Digamos mejor que lo era. Ya no. Porque desde que entró en escena el “guerrero sioux”, comandante en jefe de los ejércitos de Trump, todo cambió. Tanto que en un gesto poco común los siete generales y el almirante que conforman el Estado Mayor Conjunto de la Unión han dirigido una circular a los miembros del ejército recordándoles que: “La violenta protesta en Washington D.C., el 6 de enero, fue un asalto directo al Congreso, al edificio del Capitolio y a nuestro proceso constitucional (…) Cualquier acto contra el proceso constitucional no solo atenta contra nuestras tradiciones, valores y juramento; también va en contra de la ley”.
Queda claro. No hay en este recordatorio un solo titubeo, una pizca de duda sobre la preeminencia de la Constitución sobre cualquier presidente individual. Sobre la no intromisión de los militares en otra cosa que no ordene la Constitución. Sobre su papel decisivo para que la democracia exista. Sobre su compromiso absoluto con la nación y el pueblo norteamericano. Algo absolutamente extraño a la tradición militar venezolana.

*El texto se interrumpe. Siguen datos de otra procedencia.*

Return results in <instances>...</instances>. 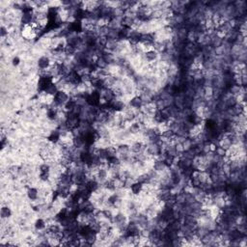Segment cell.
I'll return each instance as SVG.
<instances>
[{"instance_id": "cell-12", "label": "cell", "mask_w": 247, "mask_h": 247, "mask_svg": "<svg viewBox=\"0 0 247 247\" xmlns=\"http://www.w3.org/2000/svg\"><path fill=\"white\" fill-rule=\"evenodd\" d=\"M45 91H46L48 95H52V96H54V97H55V95L58 93L57 87H56V85L53 84V83H49L48 86L46 88V90H45Z\"/></svg>"}, {"instance_id": "cell-8", "label": "cell", "mask_w": 247, "mask_h": 247, "mask_svg": "<svg viewBox=\"0 0 247 247\" xmlns=\"http://www.w3.org/2000/svg\"><path fill=\"white\" fill-rule=\"evenodd\" d=\"M167 166L165 164L164 161H160V160H155V165H154V170H155L156 172L158 173H162L166 168H167Z\"/></svg>"}, {"instance_id": "cell-10", "label": "cell", "mask_w": 247, "mask_h": 247, "mask_svg": "<svg viewBox=\"0 0 247 247\" xmlns=\"http://www.w3.org/2000/svg\"><path fill=\"white\" fill-rule=\"evenodd\" d=\"M27 197L32 201L38 198V189L36 187H29L27 190V193H26Z\"/></svg>"}, {"instance_id": "cell-4", "label": "cell", "mask_w": 247, "mask_h": 247, "mask_svg": "<svg viewBox=\"0 0 247 247\" xmlns=\"http://www.w3.org/2000/svg\"><path fill=\"white\" fill-rule=\"evenodd\" d=\"M198 35H199V33H197L195 30H194V28L189 30L187 33V36H186V42L195 43L197 42V39H198Z\"/></svg>"}, {"instance_id": "cell-11", "label": "cell", "mask_w": 247, "mask_h": 247, "mask_svg": "<svg viewBox=\"0 0 247 247\" xmlns=\"http://www.w3.org/2000/svg\"><path fill=\"white\" fill-rule=\"evenodd\" d=\"M175 200H176V204H180V205L185 204V192L182 190L180 193H178L177 195H175Z\"/></svg>"}, {"instance_id": "cell-9", "label": "cell", "mask_w": 247, "mask_h": 247, "mask_svg": "<svg viewBox=\"0 0 247 247\" xmlns=\"http://www.w3.org/2000/svg\"><path fill=\"white\" fill-rule=\"evenodd\" d=\"M135 19L134 17H130V16H124L123 20H122V25L124 27H128V28H131L132 25L134 23Z\"/></svg>"}, {"instance_id": "cell-15", "label": "cell", "mask_w": 247, "mask_h": 247, "mask_svg": "<svg viewBox=\"0 0 247 247\" xmlns=\"http://www.w3.org/2000/svg\"><path fill=\"white\" fill-rule=\"evenodd\" d=\"M130 189H131L132 192H133L134 195H137V194H139L141 191H142V183L136 182H134L133 184L131 185Z\"/></svg>"}, {"instance_id": "cell-3", "label": "cell", "mask_w": 247, "mask_h": 247, "mask_svg": "<svg viewBox=\"0 0 247 247\" xmlns=\"http://www.w3.org/2000/svg\"><path fill=\"white\" fill-rule=\"evenodd\" d=\"M158 57H159V53L156 52L155 49L154 50H151V51H148L145 53V58L148 62H154V61H156L158 60Z\"/></svg>"}, {"instance_id": "cell-18", "label": "cell", "mask_w": 247, "mask_h": 247, "mask_svg": "<svg viewBox=\"0 0 247 247\" xmlns=\"http://www.w3.org/2000/svg\"><path fill=\"white\" fill-rule=\"evenodd\" d=\"M214 154L220 156V157H224V156L226 155V151H225L224 149H222L221 147L217 146L216 149H215V151H214Z\"/></svg>"}, {"instance_id": "cell-6", "label": "cell", "mask_w": 247, "mask_h": 247, "mask_svg": "<svg viewBox=\"0 0 247 247\" xmlns=\"http://www.w3.org/2000/svg\"><path fill=\"white\" fill-rule=\"evenodd\" d=\"M13 209L8 206H2L1 208V218H10L13 215Z\"/></svg>"}, {"instance_id": "cell-16", "label": "cell", "mask_w": 247, "mask_h": 247, "mask_svg": "<svg viewBox=\"0 0 247 247\" xmlns=\"http://www.w3.org/2000/svg\"><path fill=\"white\" fill-rule=\"evenodd\" d=\"M207 196H208V193L206 191H204V190H201L194 197H195V200L197 202H199V203H201V204H202V203L205 201V199L207 198Z\"/></svg>"}, {"instance_id": "cell-1", "label": "cell", "mask_w": 247, "mask_h": 247, "mask_svg": "<svg viewBox=\"0 0 247 247\" xmlns=\"http://www.w3.org/2000/svg\"><path fill=\"white\" fill-rule=\"evenodd\" d=\"M69 101H70V97L63 91H58L55 95V102L59 105H65Z\"/></svg>"}, {"instance_id": "cell-2", "label": "cell", "mask_w": 247, "mask_h": 247, "mask_svg": "<svg viewBox=\"0 0 247 247\" xmlns=\"http://www.w3.org/2000/svg\"><path fill=\"white\" fill-rule=\"evenodd\" d=\"M51 64V61L48 57L47 56H42L38 60V67L40 69H47Z\"/></svg>"}, {"instance_id": "cell-13", "label": "cell", "mask_w": 247, "mask_h": 247, "mask_svg": "<svg viewBox=\"0 0 247 247\" xmlns=\"http://www.w3.org/2000/svg\"><path fill=\"white\" fill-rule=\"evenodd\" d=\"M107 39L108 40H112V41H119V31L113 30V29H109L108 33H107Z\"/></svg>"}, {"instance_id": "cell-7", "label": "cell", "mask_w": 247, "mask_h": 247, "mask_svg": "<svg viewBox=\"0 0 247 247\" xmlns=\"http://www.w3.org/2000/svg\"><path fill=\"white\" fill-rule=\"evenodd\" d=\"M218 146L221 147L222 149H224L225 151H227V150L230 149V147L232 146V143H231V141L229 140L226 136H224L222 139H220L218 141Z\"/></svg>"}, {"instance_id": "cell-14", "label": "cell", "mask_w": 247, "mask_h": 247, "mask_svg": "<svg viewBox=\"0 0 247 247\" xmlns=\"http://www.w3.org/2000/svg\"><path fill=\"white\" fill-rule=\"evenodd\" d=\"M182 146H183V149H184V151H188V150L192 149L194 147V142H193V140L189 137L187 138H185V140L183 141V142L182 143Z\"/></svg>"}, {"instance_id": "cell-5", "label": "cell", "mask_w": 247, "mask_h": 247, "mask_svg": "<svg viewBox=\"0 0 247 247\" xmlns=\"http://www.w3.org/2000/svg\"><path fill=\"white\" fill-rule=\"evenodd\" d=\"M129 104H130L133 108H138V109H140L141 106H142V105H143V101H142V99H141L140 97L135 96V97H133V98L131 99Z\"/></svg>"}, {"instance_id": "cell-17", "label": "cell", "mask_w": 247, "mask_h": 247, "mask_svg": "<svg viewBox=\"0 0 247 247\" xmlns=\"http://www.w3.org/2000/svg\"><path fill=\"white\" fill-rule=\"evenodd\" d=\"M107 66H108L107 62L105 61L101 56L98 60H97V62H96V67L99 68V69H106Z\"/></svg>"}]
</instances>
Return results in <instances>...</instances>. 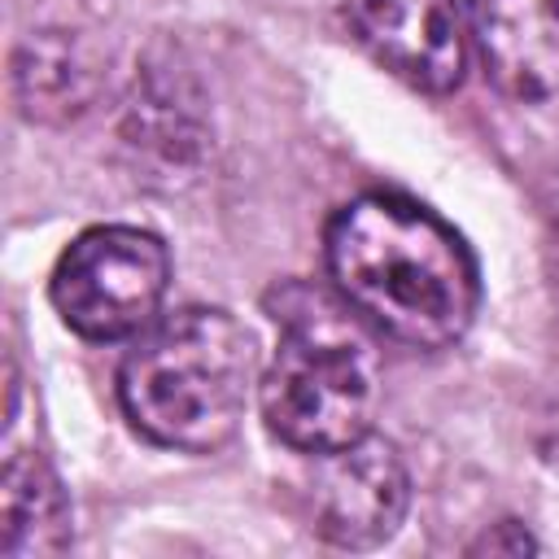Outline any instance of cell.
I'll return each instance as SVG.
<instances>
[{"label":"cell","instance_id":"1","mask_svg":"<svg viewBox=\"0 0 559 559\" xmlns=\"http://www.w3.org/2000/svg\"><path fill=\"white\" fill-rule=\"evenodd\" d=\"M323 262L336 297L411 349H445L476 319L480 280L463 236L411 197L367 192L341 205L323 231Z\"/></svg>","mask_w":559,"mask_h":559},{"label":"cell","instance_id":"2","mask_svg":"<svg viewBox=\"0 0 559 559\" xmlns=\"http://www.w3.org/2000/svg\"><path fill=\"white\" fill-rule=\"evenodd\" d=\"M253 384V336L218 306H183L153 319L118 367V402L131 428L188 454H210L236 437Z\"/></svg>","mask_w":559,"mask_h":559},{"label":"cell","instance_id":"3","mask_svg":"<svg viewBox=\"0 0 559 559\" xmlns=\"http://www.w3.org/2000/svg\"><path fill=\"white\" fill-rule=\"evenodd\" d=\"M280 345L258 380L266 428L301 450L332 454L371 432L380 406V354L371 328L332 293L284 284L266 297Z\"/></svg>","mask_w":559,"mask_h":559},{"label":"cell","instance_id":"4","mask_svg":"<svg viewBox=\"0 0 559 559\" xmlns=\"http://www.w3.org/2000/svg\"><path fill=\"white\" fill-rule=\"evenodd\" d=\"M170 253L153 231L140 227H92L83 231L52 271V306L61 323L87 341L140 336L166 297Z\"/></svg>","mask_w":559,"mask_h":559},{"label":"cell","instance_id":"5","mask_svg":"<svg viewBox=\"0 0 559 559\" xmlns=\"http://www.w3.org/2000/svg\"><path fill=\"white\" fill-rule=\"evenodd\" d=\"M411 507L406 463L393 441L367 432L332 454H314L310 520L341 550H371L397 533Z\"/></svg>","mask_w":559,"mask_h":559},{"label":"cell","instance_id":"6","mask_svg":"<svg viewBox=\"0 0 559 559\" xmlns=\"http://www.w3.org/2000/svg\"><path fill=\"white\" fill-rule=\"evenodd\" d=\"M358 44L419 92H454L467 66L463 17L454 0H349Z\"/></svg>","mask_w":559,"mask_h":559},{"label":"cell","instance_id":"7","mask_svg":"<svg viewBox=\"0 0 559 559\" xmlns=\"http://www.w3.org/2000/svg\"><path fill=\"white\" fill-rule=\"evenodd\" d=\"M467 26L502 96L524 105L559 96V0H467Z\"/></svg>","mask_w":559,"mask_h":559},{"label":"cell","instance_id":"8","mask_svg":"<svg viewBox=\"0 0 559 559\" xmlns=\"http://www.w3.org/2000/svg\"><path fill=\"white\" fill-rule=\"evenodd\" d=\"M13 100L31 122L79 118L100 92V61L74 31H31L13 52Z\"/></svg>","mask_w":559,"mask_h":559},{"label":"cell","instance_id":"9","mask_svg":"<svg viewBox=\"0 0 559 559\" xmlns=\"http://www.w3.org/2000/svg\"><path fill=\"white\" fill-rule=\"evenodd\" d=\"M70 546V498L39 450H13L0 476V555L39 559Z\"/></svg>","mask_w":559,"mask_h":559},{"label":"cell","instance_id":"10","mask_svg":"<svg viewBox=\"0 0 559 559\" xmlns=\"http://www.w3.org/2000/svg\"><path fill=\"white\" fill-rule=\"evenodd\" d=\"M122 140L162 170H192L205 148V127L192 83L175 70H144L122 118Z\"/></svg>","mask_w":559,"mask_h":559},{"label":"cell","instance_id":"11","mask_svg":"<svg viewBox=\"0 0 559 559\" xmlns=\"http://www.w3.org/2000/svg\"><path fill=\"white\" fill-rule=\"evenodd\" d=\"M537 236H542V280L559 310V157L537 175Z\"/></svg>","mask_w":559,"mask_h":559},{"label":"cell","instance_id":"12","mask_svg":"<svg viewBox=\"0 0 559 559\" xmlns=\"http://www.w3.org/2000/svg\"><path fill=\"white\" fill-rule=\"evenodd\" d=\"M524 550H537V537H533L520 520L489 524V528L467 546V555H524Z\"/></svg>","mask_w":559,"mask_h":559}]
</instances>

Porque en Venezuela, desde 1830 hasta hoy, un militar es y ha sido -con la excepción hecha de la tregua de los cuarenta años de democracia-, un mandón, un felón, un político armado, como lo define Thays Peñalver. Alguien que entre más ego y testículos tenga, y más ambición de poder, más derecho impune cree detentar para tomar las armas de la nación, dar un golpe de Estado, y hacerse jefe de gobierno.
Como lo hicieron Castro y Gómez terminando el siglo XIX. Y después Pérez Jiménez y Delgado Chalbaud, cuando se cargaron a Rómulo Gallegos en 1948. Igual que lo intentaron militares como Castro León (de derecha) o Hugo Trejo y Víctor Hugo Morales (de izquierda) contra Rómulo Betancourt entre 1960 y 1962. A seguidas Chávez, de izquierda, contra Pérez en 1992. Y un año después, 1993, el almirante Radamés Muñoz León, de derecha, contra Ramón J. Velásquez.
El alto mando militar de los Estados Unidos ha condenado los sucesos del 6 de enero en Washington. El nuestro, al mando de un Padrino, los hubiese aplaudido y, seguramente, hubiese mandado refuerzos para que la bella piel de búfalo del guerrero sioux no fuese maltratada. Para que, como han hecho con los Tupamaros, La Piedrita, o cualquier otro círculo de vándalos paramilitares, estos militares sin honor, esta saga de caporales verde oliva, actúen como protectores de la barbarie y no de la Constitución.
Son dos tradiciones militares. Una, la de ellos, hecha para la democracia. La nuestra contra ella. Una cosa es formarse en West Point. Otra en una escuela militar donde el golpismo y el militarismo forman parte del currículo informal.